_EXERCISE:_ Return the entries verbatim and drop every picture.

Scene question records
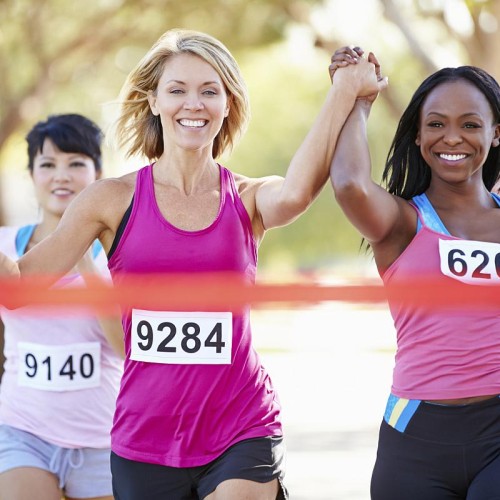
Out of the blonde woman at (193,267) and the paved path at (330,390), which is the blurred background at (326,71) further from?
the blonde woman at (193,267)

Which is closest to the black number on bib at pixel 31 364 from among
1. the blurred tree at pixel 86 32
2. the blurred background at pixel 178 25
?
the blurred background at pixel 178 25

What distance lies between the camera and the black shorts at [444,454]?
341 centimetres

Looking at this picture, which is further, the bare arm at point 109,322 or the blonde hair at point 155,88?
the bare arm at point 109,322

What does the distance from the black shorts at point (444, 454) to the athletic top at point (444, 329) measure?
0.21ft

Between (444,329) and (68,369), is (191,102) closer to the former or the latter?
(444,329)

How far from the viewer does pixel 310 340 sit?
54.3ft

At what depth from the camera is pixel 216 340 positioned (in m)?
3.66

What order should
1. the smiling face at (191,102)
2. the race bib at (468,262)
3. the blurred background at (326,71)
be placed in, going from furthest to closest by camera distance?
the blurred background at (326,71)
the smiling face at (191,102)
the race bib at (468,262)

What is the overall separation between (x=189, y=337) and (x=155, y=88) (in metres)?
0.95

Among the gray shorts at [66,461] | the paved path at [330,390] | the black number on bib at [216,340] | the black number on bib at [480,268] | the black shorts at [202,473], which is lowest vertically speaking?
the paved path at [330,390]

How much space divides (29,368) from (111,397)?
351 mm

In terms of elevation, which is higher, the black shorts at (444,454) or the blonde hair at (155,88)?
the blonde hair at (155,88)

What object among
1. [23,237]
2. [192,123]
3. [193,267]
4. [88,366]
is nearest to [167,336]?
[193,267]

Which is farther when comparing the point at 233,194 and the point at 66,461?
the point at 66,461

_WORKED SOLUTION:_
Out of the blonde woman at (193,267) and the paved path at (330,390), which is the blurred background at (326,71) further from?
the blonde woman at (193,267)

Which is closest to the black number on bib at pixel 31 364 from among
1. the blurred tree at pixel 86 32
2. the blurred background at pixel 178 25
?
the blurred background at pixel 178 25

What distance lies between the camera and the black shorts at [444,454]?
341 centimetres

Looking at this picture, which is further, the bare arm at point 109,322 or the blonde hair at point 155,88?
the bare arm at point 109,322

What does the distance from the black shorts at point (444, 454) to the athletic top at point (444, 329) measure?
0.21ft

Between (444,329) and (68,369), is (191,102) closer to the former or the latter?
(444,329)

How far from the viewer does pixel 310 340 sit?
54.3ft

At what depth from the camera is pixel 216 340 positioned (in m)?
3.66

What order should
1. the smiling face at (191,102)
2. the race bib at (468,262)
3. the blurred background at (326,71)
be placed in, going from furthest to closest by camera distance?
the blurred background at (326,71)
the smiling face at (191,102)
the race bib at (468,262)

What is the overall separation between (x=189, y=337) and (x=155, y=88) (in metres)?
0.95

Among the gray shorts at [66,461] | the paved path at [330,390] | the black number on bib at [216,340] | the black number on bib at [480,268] | the black shorts at [202,473], which is lowest vertically speaking?
the paved path at [330,390]

How much space divides (29,368) from (111,397)?
351 mm

In terms of elevation, which is higher, the black shorts at (444,454) or the blonde hair at (155,88)?
the blonde hair at (155,88)

What object among
1. [23,237]
2. [192,123]
3. [193,267]
4. [88,366]
is nearest to [167,336]?
[193,267]

Which is farther when comparing the point at 233,194 and the point at 66,461?
the point at 66,461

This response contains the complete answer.